Modalità di esercizio dell'opzione

L’opzione per il metodo “da bilancio” va comunicata con la dichiarazione IRAP presentata nel periodo d’imposta a decorrere dal quale si intende esercitare l’opzione. Pertanto le ditte individuali / società di persone in contabilità ordinaria che intendono esercitare l'opzione per il triennio 2019 – 2021 devono comunicare la stessa nel mod. IRAP 2019, da presentare entro il 2.12.2019. L'opzione si effettua barrando l'apposita casella del rigo IS 35  del mod. IRAP 2019.Poiché l’opzione si rinnova automaticamente al termine di ciascun triennio, non va effettuata alcuna comunicazione nell’ambito del mod. IRAP 2019 da parte dei soggetti che hanno optato in passato e intendono applicare tale metodo anche per il triennio 2019 – 2021.

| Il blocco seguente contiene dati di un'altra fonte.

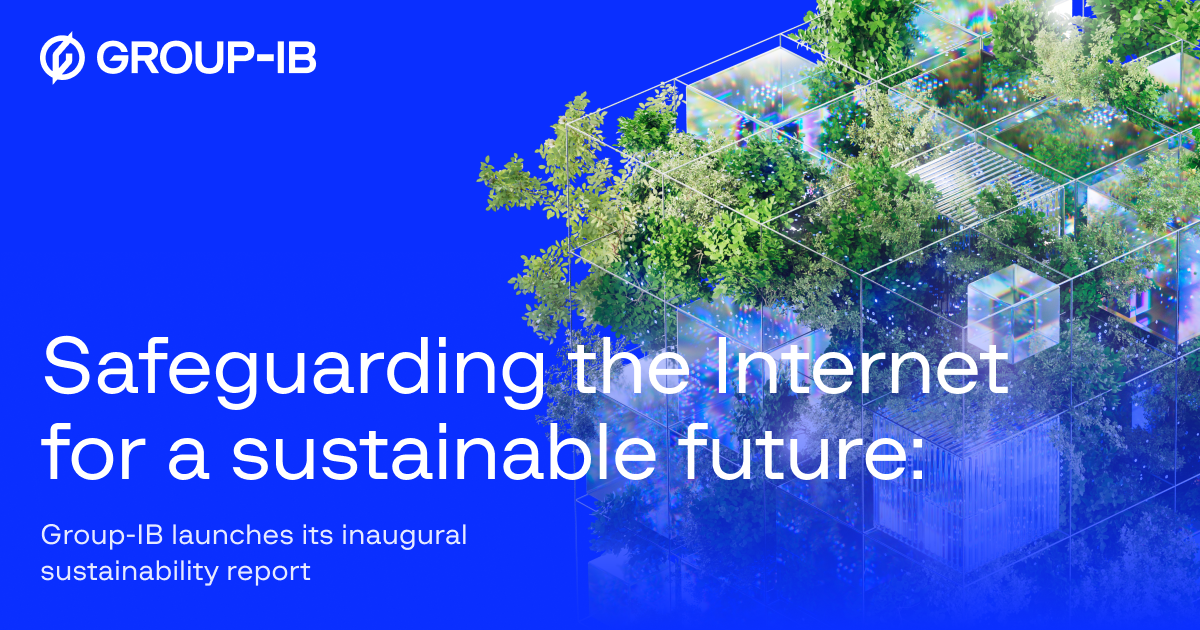 GROUP-IB

Safeguarding the Internet for a sustainable future:

Group-IB launches its inaugural sustainability report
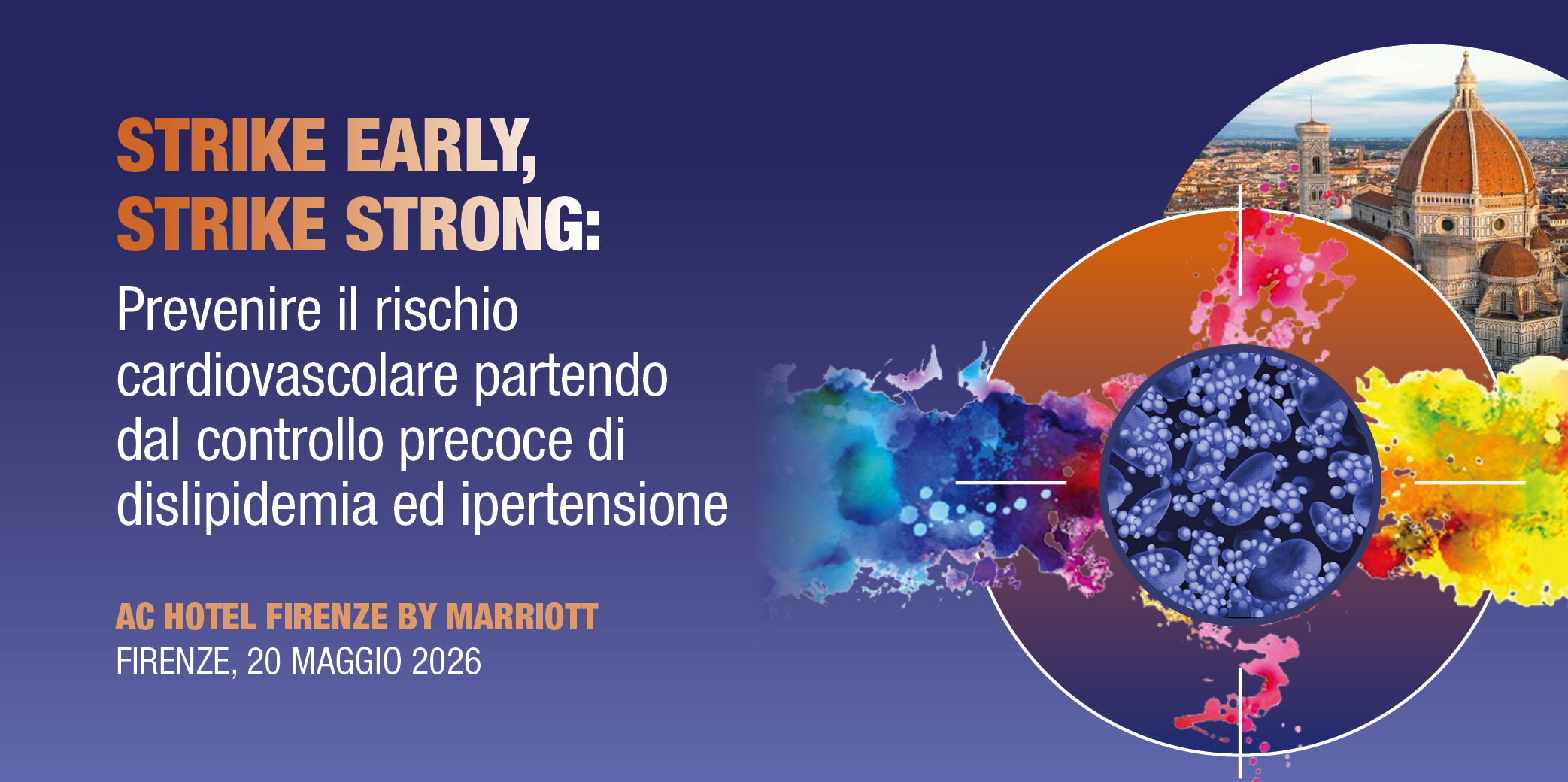 STRIKE EARLY,
STRIKE STRONG:
Prevenire il rischio cardiovascolare partendo dal controllo precoce di dislipidemia ed ipertensione

AC HOTEL FIRENZE BY MARRIOTT
FIRENZE, 20 MAGGIO 2026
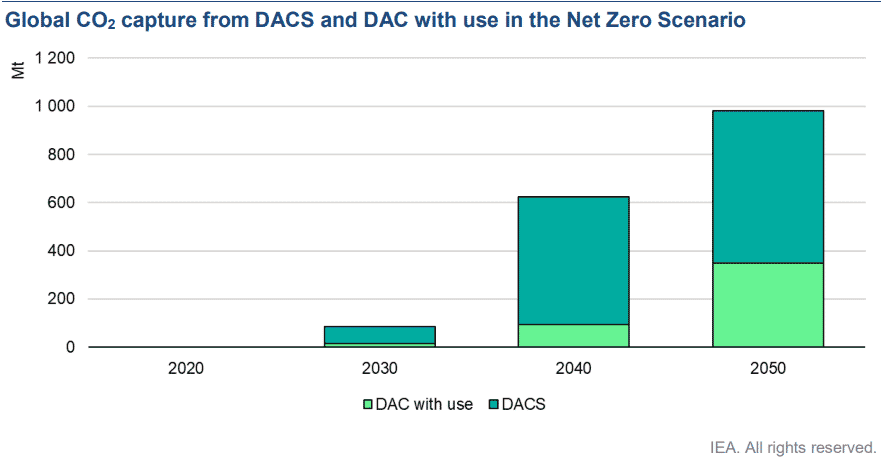 Global $CO_2$ capture from DACS and DAC with use in the Net Zero Scenario

Mt

1 200
1 000
800
600
400
200
0

2020
2030
2040
2050

DAC with use
DACS

IEA. All rights reserved.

Le società costituite nel corso del 2019, che  non presentano il mod. IRAP 2019 SC (la prima dichiarazione sarà rappresentata dal mod. IRAP 2020), possono effettuare l'opzione tramite un apposito modello “Comunicazioni per i regimi di Tonnage Tax, Consolidato, Trasparenza e per l'opzione Irap", approvato dall'Agenzia delle Entrate con  il provvedimento del 17 dicembre 2015, da inviare telematicamente entro il termine di presentazione della dichiarazione annuale, quindi entro il 2.12.2019.. A tal fine dovranno barrare l'apposita casella prevista nel rigo CR11

Revoca opzione

Coloro che hanno optato in passato e non intendono rinnovare l'opzione, devono comunicare tale intenzione tramite "la revoca". Anche la revoca  va comunicata con la medesima modalità prevista per l’esercizio dell'opzione,ossia nell’ambito del mod. IRAP.
Di conseguenza, nel mod. IRAP 2019 va comunicata la revoca dell’opzione già esercitata per il triennio 2016 – 2018, con applicazione del metodo fiscale dal 2019 e vincolante fino al 2021.

Remissione in bonis

La mancata indicazione nella dichiarazione dell’opzione per la determinazione della base imponibile con il metodo “da bilancio” è sanabile grazie all'istituto della remissione in bonis, da effettuare “entro il termine di presentazione della prima dichiarazione utile”.
Considerato che l’opzione va comunicata nell’ambito della dichiarazione IRAP, la “prima dichiarazione utile” si ritiene sia rappresentata dal Mod. IRAP dell’annualità successiva (quindi entro il 2.12.2019 sarà possibile sanare la mancata indicazione dell'opzione nel mod. Irap 2018).Entro tale data dovrà essere:

  • presentato il mod. IRAP integrativo;
  • versata “contestualmente” la sanzione (non compensabile) pari a € 258 tramite il mod. F24 (codice tributo “8114”, “anno di riferimento” l’anno per il quale si effettua il versamento).